Data sets containing individually identifiable information or information that could be used to reverse-identify individuals need to be "sanitized" before they are shared. This should be done in accordance with the IRB requirements for the project. Johns Hopkins University offers some helpful principles regarding de-identification.
Funding agencies and disciplines may have recommended repositories for data sharing. At UMD, most studies can also be deposited in the Digital Repository for at the University of Maryland (DRUM). The Open Science Framework also offers long-term digital storage with persistent identifiers.
Effort and budget implications
Though some practices that facilitate data sharing and open science can be built-in to a research project, it still takes additional time and effort to make files interpretable and accessible to others and to de-identify data. Wherever possible, budget for this extra effort based on the anticipated complexity of the data and code.

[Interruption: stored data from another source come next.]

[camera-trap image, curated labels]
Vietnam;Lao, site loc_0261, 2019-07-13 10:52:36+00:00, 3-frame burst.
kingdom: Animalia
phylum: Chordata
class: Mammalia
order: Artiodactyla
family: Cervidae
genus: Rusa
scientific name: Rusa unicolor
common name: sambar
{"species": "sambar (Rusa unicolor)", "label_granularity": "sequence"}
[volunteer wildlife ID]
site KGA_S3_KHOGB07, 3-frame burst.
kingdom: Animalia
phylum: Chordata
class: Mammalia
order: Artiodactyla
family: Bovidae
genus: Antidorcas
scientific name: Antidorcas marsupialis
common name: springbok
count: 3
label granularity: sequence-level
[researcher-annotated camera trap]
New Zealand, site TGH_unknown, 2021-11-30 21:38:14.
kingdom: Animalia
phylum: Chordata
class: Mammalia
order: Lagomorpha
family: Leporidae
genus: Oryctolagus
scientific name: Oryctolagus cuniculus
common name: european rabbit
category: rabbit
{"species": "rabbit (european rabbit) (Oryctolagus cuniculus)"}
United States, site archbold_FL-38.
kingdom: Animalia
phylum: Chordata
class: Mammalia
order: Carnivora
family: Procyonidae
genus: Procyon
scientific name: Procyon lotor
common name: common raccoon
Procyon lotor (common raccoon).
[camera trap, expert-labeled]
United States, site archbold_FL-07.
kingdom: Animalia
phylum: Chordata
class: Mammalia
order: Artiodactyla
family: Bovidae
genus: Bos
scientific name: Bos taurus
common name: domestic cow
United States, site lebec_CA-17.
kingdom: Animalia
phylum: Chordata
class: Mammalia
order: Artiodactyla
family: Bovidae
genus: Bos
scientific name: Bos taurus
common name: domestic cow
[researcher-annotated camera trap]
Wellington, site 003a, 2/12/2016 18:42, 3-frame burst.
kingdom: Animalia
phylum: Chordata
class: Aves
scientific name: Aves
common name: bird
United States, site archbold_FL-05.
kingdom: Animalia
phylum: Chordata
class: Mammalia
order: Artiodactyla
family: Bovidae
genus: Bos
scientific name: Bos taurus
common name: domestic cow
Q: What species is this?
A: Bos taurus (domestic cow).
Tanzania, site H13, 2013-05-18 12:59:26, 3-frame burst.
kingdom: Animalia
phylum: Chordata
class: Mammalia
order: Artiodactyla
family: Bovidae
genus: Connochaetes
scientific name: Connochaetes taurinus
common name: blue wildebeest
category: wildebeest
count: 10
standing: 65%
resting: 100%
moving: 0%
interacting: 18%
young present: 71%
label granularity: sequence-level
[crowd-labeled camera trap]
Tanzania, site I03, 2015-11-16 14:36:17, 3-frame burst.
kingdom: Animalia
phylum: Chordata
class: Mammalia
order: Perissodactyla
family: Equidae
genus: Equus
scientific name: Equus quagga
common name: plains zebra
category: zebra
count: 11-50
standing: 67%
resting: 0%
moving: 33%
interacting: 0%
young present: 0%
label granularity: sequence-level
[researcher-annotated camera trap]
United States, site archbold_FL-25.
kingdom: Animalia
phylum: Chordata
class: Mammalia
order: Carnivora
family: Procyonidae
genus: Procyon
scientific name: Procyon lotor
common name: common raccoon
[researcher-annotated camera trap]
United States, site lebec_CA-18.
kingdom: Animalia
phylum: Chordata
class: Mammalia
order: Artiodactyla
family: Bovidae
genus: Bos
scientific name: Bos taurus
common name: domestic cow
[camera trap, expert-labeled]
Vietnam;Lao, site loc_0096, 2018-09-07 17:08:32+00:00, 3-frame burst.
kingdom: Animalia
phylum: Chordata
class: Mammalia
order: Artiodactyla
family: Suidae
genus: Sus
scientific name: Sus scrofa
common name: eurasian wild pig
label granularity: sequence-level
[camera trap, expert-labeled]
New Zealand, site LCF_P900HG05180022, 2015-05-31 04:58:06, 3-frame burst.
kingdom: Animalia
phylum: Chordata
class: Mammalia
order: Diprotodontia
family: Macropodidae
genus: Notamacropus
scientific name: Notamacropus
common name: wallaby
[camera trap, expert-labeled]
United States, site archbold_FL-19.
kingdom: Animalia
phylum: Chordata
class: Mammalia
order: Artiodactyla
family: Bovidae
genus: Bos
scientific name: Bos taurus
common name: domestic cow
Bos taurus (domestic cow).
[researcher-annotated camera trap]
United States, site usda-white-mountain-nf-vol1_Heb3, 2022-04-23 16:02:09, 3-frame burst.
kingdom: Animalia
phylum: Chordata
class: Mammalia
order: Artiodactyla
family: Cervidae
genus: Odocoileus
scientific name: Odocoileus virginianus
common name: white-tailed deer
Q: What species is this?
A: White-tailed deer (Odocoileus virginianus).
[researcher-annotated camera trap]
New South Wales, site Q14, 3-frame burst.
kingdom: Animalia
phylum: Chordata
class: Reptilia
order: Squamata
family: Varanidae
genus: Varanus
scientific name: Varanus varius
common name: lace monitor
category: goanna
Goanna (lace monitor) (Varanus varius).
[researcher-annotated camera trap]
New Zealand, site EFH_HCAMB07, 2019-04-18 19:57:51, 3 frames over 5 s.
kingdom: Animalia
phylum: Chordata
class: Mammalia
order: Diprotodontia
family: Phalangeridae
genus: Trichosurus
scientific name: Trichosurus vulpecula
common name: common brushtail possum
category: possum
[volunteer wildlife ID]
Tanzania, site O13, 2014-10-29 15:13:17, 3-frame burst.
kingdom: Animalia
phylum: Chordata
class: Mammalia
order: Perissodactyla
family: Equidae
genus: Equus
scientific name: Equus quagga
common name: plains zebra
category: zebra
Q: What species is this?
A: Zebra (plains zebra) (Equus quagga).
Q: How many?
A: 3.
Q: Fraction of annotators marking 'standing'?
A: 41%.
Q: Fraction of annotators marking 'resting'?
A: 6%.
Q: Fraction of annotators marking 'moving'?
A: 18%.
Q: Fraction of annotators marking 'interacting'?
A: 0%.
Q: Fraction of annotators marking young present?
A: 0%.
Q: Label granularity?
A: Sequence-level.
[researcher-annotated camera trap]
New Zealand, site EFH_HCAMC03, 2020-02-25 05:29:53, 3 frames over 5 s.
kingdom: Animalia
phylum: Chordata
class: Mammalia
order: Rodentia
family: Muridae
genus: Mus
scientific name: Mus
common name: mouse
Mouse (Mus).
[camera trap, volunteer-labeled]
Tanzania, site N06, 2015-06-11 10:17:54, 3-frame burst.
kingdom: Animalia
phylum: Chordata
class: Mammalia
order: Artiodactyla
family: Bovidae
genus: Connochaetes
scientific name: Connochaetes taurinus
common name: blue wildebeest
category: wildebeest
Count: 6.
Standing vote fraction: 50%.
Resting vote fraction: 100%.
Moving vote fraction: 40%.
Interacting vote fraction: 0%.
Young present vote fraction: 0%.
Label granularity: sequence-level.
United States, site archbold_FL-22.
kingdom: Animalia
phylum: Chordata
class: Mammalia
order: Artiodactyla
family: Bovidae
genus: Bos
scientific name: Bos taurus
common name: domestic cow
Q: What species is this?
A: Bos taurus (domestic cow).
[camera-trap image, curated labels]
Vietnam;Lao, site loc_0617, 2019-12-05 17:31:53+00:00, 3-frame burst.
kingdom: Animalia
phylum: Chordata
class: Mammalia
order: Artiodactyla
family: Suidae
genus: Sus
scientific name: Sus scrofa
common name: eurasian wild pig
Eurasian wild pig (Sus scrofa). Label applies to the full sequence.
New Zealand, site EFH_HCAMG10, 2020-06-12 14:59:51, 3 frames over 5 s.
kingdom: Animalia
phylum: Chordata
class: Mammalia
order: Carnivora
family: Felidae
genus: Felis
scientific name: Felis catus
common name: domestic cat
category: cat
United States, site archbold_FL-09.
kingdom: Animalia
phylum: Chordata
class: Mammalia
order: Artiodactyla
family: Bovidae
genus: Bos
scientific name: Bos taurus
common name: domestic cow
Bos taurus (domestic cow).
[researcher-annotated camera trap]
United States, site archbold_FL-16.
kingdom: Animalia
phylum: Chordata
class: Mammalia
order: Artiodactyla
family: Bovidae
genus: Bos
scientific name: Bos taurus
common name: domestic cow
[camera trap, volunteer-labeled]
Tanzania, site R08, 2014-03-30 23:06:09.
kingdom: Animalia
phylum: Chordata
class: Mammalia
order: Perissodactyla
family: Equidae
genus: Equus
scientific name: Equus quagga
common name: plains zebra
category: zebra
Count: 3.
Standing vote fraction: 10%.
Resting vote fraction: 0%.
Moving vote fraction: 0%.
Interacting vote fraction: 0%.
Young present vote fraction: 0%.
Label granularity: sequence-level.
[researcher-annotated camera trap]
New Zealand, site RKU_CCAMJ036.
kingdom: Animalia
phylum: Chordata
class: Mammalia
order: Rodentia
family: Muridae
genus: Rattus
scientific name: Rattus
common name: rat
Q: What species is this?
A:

If the repository you will use for data sharing charges a fee, be sure to budget for that as well. Many repositories offer free storage up to a certain size. For example, DRUM is free for up to 15GB in 2GB file increments.
Perhaps the single most useful tool for facilitating computing aspects of open science is the Open Science Framework. OSF is a free tool supported by the UMD Libraries which aims to support researchers throughout the lifecycle of their projects.
UMD PACT (Publishing, Access, and Contract Terms) is a campus hub for open research and scholarship.
UMD Libraries’ Research Data Services can provide guidence on data management plans and archiving.